**EXERCISE INSTRUCTIONS:**
The answer must give back every line of the data exactly, with no pictures.

★ ★ ★ ★ ★

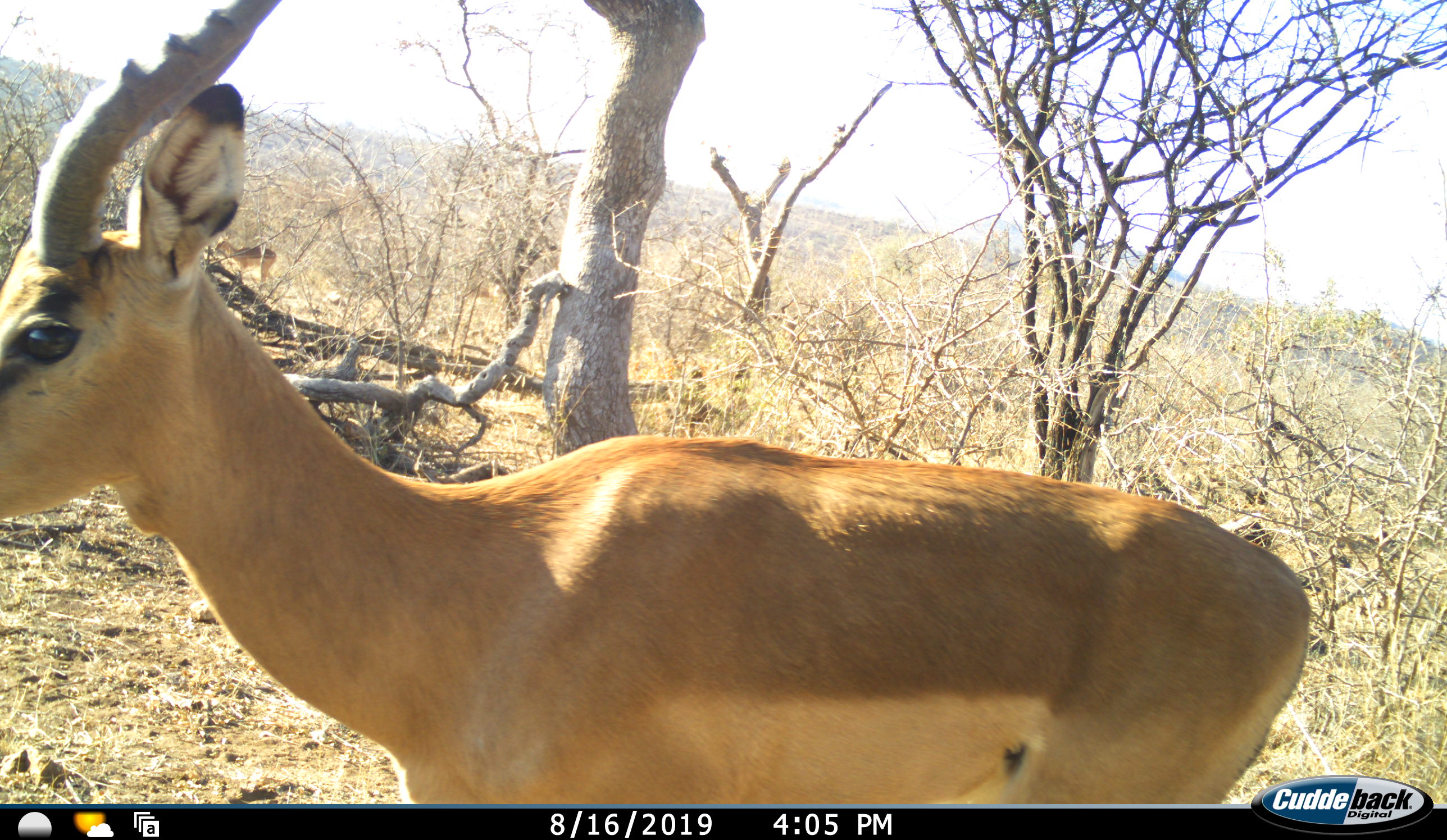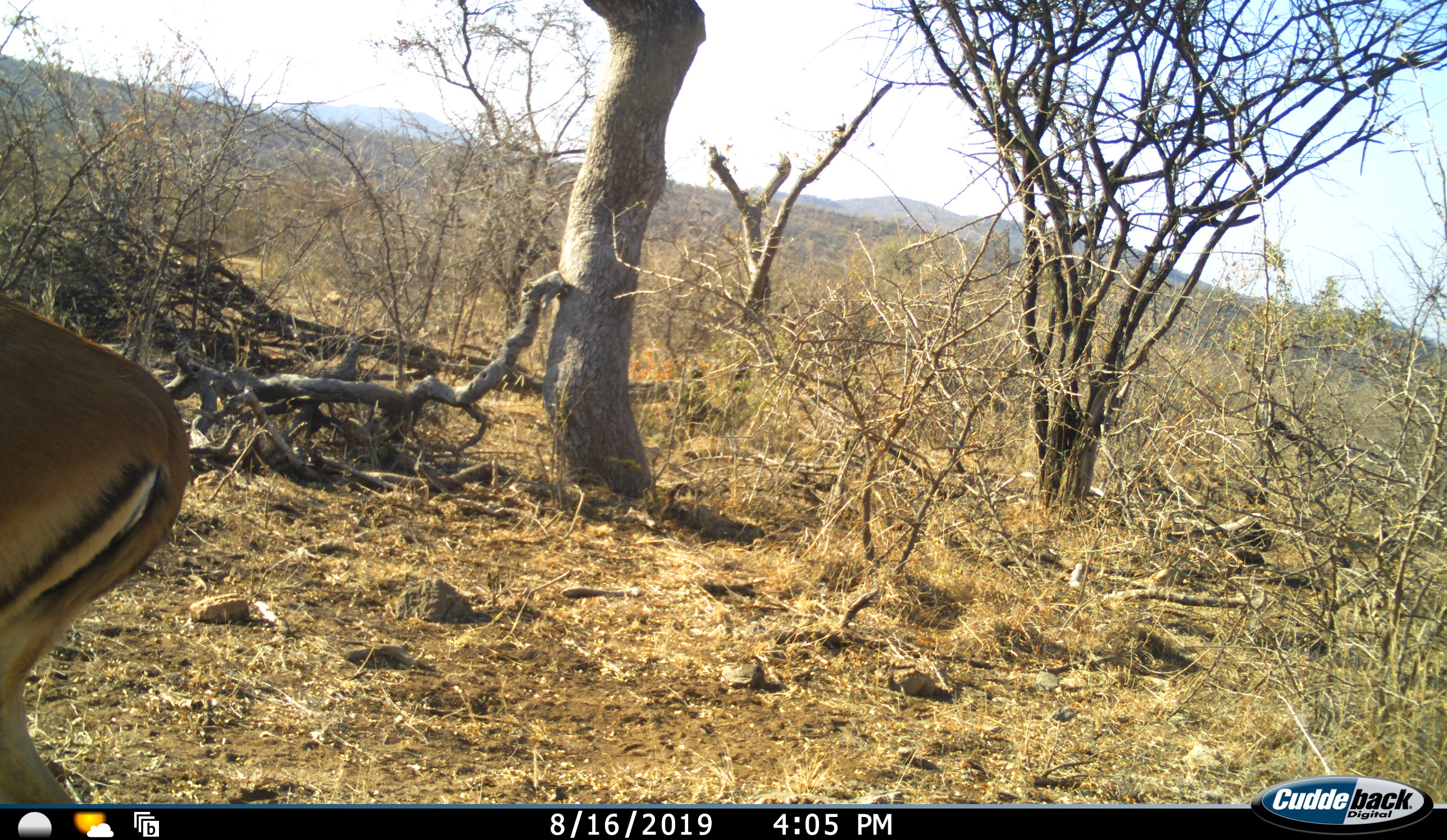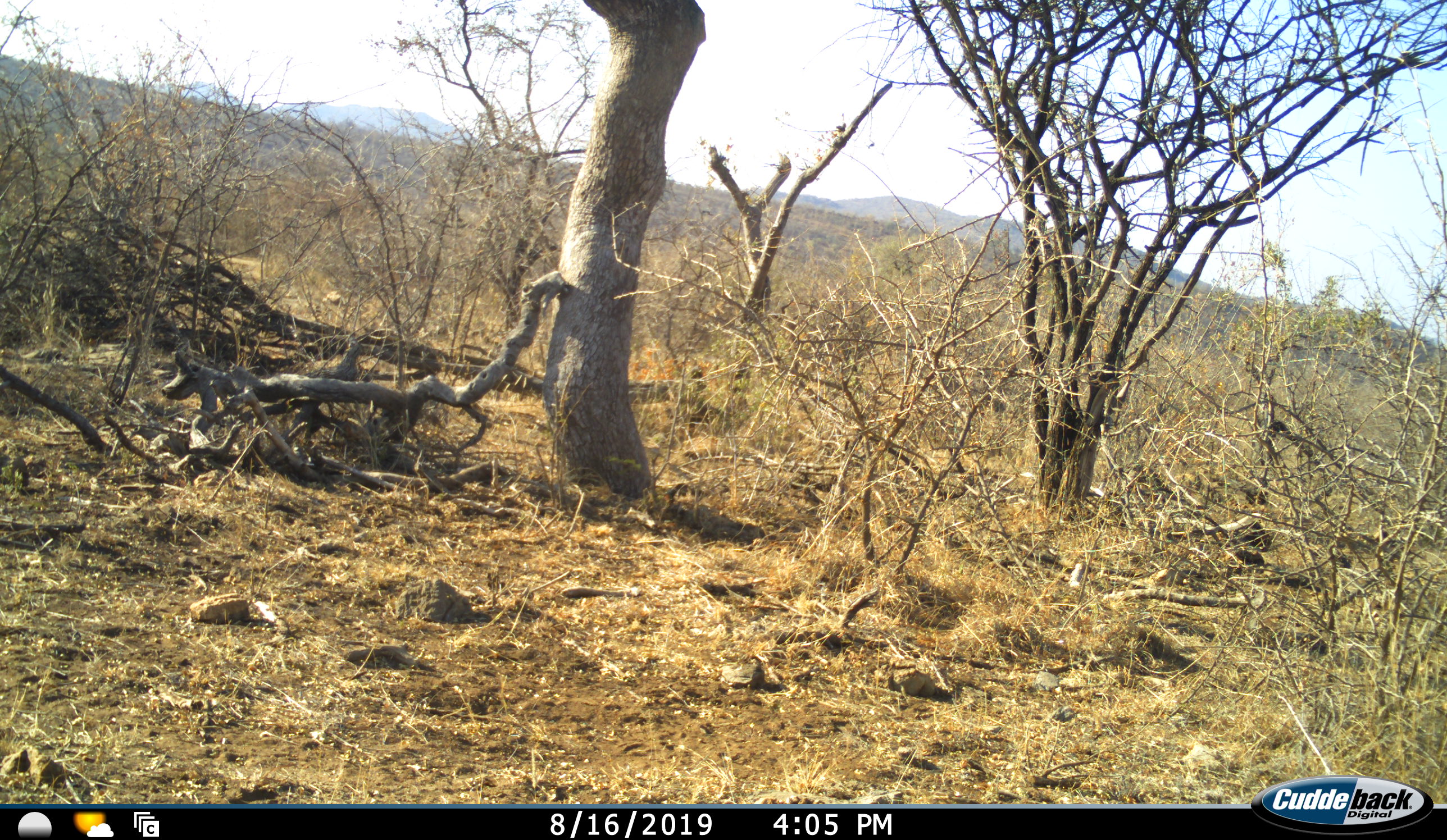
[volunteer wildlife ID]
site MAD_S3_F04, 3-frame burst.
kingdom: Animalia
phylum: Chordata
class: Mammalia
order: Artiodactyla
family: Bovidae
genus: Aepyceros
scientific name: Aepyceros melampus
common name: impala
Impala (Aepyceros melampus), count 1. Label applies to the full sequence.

★ ★ ★ ★ ★

**TASK ANSWER:**
[volunteer wildlife ID]
site MAD_S3_F04, 3-frame burst.
kingdom: Animalia
phylum: Chordata
class: Mammalia
order: Artiodactyla
family: Bovidae
genus: Aepyceros
scientific name: Aepyceros melampus
common name: impala
Impala (Aepyceros melampus), count 1. Label applies to the full sequence.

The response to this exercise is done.